(SUPPLIED TEXT begins)
When the Fundraising Standards Board was launched in February, Jon Scourse, its chief executive, announced proudly: "This is a historic moment." For the first time, an independent body was to police fundraising complaints.
With almost 600 members, the board is well established. Scourse likens the tick on its logo to a fundraising equivalent of the Corgi kitemark for gas engineers. "Within five years, we would like to be in the position where a member of the public would look for the reassurance of our tick," he says.
When complaints occur, the board will refer them first to the charity concerned. If it cannot resolve the issue, the board will adjudicate with reference to the Institute of Fundraising's Codes of Fundraising Practice and its own Fundraising Promise. Unresolved complaints might go to the board of directors. If one is upheld, the organisation could be thrown out of the scheme.
The board is mindful of the power it wields and is committed to using its sanctions carefully. So far, it has not made public details of any complaints. Scourse won't discuss the number made or the stage in the adjudication processes they have reached.
Information will be published once complaints have reached critical mass - it would be unfair to put the spotlight on the first offenders, he says. In the meantime, Scourse says the logo and board membership are sufficient to boost public confidence in fundraising.
The board's role goes beyond regulation alone. It is also intended to be an information-sharing organisation and resource hub. "If an issue is highlighted in an adjudication that has an implication for our members, we will share it," says Scourse. Members can also share ideas online and annual reports will give feedback on public concerns, he says.
Already the board's influence has led to improvements in fundraising practice. Cancer Research UK says that membership has prompted it to review its complaints procedures. The charity did not previously differentiate between fundraising and non-fundraising complaints. It now has a complaints coordinator and has made its complaints procedure available on the internet.
"Being a member has helped us to be more co-ordinated," says Claire Wilson, head of supporter services at CRUK. "We can also give supporters the confidence that we are working with a set of fundraising regulations - it makes it clear that we abide by those standards."
Scourse outlines similar benefits for smaller charities, which make up 70 per cent of the board's membership. Many previously lacked the knowledge or resources to establish complaints policies. The board is keen for more to join, so it has teamed up with CSV in Hull, Kent and Fife to try to engage smaller groups. It is also in talks with the Institute of Fundraising and the National Association for Voluntary and Community Action.
The board is still developing ideas. Wilson suggests holding quarterly forums and information swapping. But she say it is hard to say how the board will develop until its initial complaint results have been published. "It will be interesting to see how many complaints they get and what stages they reach," she says.
Meanwhile, some charities wonder how the board will help them with other fundraising issues they face. Donors are becoming more demanding and want to know how their money is spent, says Jane Simpson, head of fundraising at UK charity Railway Children, which helps homeless children worldwide. But she says many donors remain unaware that not every penny is spent directly on the causes they support, and that some money must be invested to raise more. She says a lack of transparency can discourage donors.
(SUPPLIED TEXT ends)
(SOURCE INFORMATION begins)
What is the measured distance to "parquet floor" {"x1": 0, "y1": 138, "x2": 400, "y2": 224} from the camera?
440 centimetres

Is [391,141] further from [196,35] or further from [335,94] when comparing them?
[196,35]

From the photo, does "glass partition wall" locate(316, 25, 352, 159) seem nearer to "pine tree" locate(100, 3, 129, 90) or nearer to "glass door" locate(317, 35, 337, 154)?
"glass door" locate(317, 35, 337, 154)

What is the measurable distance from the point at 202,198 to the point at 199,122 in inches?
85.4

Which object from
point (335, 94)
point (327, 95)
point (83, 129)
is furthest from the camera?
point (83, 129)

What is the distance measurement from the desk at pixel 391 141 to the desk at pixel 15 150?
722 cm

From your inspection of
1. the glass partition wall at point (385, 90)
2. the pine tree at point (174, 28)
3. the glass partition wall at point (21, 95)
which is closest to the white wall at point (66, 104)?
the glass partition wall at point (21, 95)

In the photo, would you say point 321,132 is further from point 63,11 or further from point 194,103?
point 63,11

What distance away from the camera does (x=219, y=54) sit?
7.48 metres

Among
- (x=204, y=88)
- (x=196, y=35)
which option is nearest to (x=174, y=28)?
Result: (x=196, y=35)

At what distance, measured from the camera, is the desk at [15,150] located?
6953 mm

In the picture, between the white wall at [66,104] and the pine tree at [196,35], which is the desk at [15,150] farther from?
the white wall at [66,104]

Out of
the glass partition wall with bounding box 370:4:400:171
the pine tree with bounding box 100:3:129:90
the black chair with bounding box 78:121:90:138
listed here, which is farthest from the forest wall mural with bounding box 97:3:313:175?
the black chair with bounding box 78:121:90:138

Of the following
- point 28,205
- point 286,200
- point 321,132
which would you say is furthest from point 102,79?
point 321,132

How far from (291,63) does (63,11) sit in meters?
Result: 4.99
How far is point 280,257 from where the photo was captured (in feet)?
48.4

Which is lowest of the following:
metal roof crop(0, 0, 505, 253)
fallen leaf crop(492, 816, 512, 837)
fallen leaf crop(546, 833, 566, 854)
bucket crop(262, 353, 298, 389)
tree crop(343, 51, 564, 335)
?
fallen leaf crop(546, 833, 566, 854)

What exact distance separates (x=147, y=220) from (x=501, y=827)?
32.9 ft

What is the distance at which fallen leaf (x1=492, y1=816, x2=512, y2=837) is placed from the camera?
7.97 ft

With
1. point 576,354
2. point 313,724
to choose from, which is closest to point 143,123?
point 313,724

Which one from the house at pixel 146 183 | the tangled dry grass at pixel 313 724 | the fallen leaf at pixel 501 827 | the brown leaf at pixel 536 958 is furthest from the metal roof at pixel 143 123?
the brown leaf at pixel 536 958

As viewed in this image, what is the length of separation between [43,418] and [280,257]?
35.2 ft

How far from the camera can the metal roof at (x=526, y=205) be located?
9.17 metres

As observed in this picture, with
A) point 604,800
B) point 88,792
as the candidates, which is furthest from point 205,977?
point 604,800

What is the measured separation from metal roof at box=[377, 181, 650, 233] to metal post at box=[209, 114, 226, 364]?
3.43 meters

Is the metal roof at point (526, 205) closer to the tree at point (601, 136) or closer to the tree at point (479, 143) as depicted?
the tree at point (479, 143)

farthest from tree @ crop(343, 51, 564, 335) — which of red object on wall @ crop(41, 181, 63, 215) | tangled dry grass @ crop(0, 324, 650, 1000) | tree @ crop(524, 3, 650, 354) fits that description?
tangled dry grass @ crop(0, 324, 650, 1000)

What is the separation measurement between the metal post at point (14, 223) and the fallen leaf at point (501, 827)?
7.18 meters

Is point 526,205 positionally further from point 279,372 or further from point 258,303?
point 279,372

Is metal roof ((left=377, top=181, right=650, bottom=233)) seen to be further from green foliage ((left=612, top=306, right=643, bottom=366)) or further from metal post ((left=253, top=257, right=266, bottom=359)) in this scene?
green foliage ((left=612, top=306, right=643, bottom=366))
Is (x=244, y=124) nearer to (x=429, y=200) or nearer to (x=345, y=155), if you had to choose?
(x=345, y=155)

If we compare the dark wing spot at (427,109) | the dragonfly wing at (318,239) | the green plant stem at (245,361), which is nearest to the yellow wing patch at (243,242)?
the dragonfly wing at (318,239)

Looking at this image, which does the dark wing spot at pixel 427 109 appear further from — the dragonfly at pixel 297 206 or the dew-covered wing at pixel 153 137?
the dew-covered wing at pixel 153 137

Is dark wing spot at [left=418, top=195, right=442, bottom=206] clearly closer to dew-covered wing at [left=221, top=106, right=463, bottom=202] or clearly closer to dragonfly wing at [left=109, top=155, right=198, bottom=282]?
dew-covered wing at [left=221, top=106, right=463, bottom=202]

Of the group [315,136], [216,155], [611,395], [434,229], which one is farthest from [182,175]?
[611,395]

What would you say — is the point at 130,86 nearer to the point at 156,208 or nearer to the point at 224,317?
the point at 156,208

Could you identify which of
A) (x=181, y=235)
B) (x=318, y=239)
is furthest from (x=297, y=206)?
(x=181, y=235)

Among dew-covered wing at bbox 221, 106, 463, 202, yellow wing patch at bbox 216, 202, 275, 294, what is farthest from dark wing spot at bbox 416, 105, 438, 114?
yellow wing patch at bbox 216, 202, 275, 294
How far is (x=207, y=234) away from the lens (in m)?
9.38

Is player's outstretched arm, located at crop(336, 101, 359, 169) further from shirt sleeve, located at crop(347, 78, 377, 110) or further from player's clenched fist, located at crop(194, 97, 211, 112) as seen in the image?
(SOURCE INFORMATION ends)
■ **WORK REQUIRED**
Answer these questions from the article on the Fundraising Standards Board:
(a) In which month was the board launched?
(b) About how many members does the board have?
(c) What percentage of the board's membership is made up of smaller charities?
The listing above has no connection to the article on the Fundraising Standards Board.

■ **SOLUTION TO THE PROBLEM**
(a) February
(b) Almost 600
(c) 70 per cent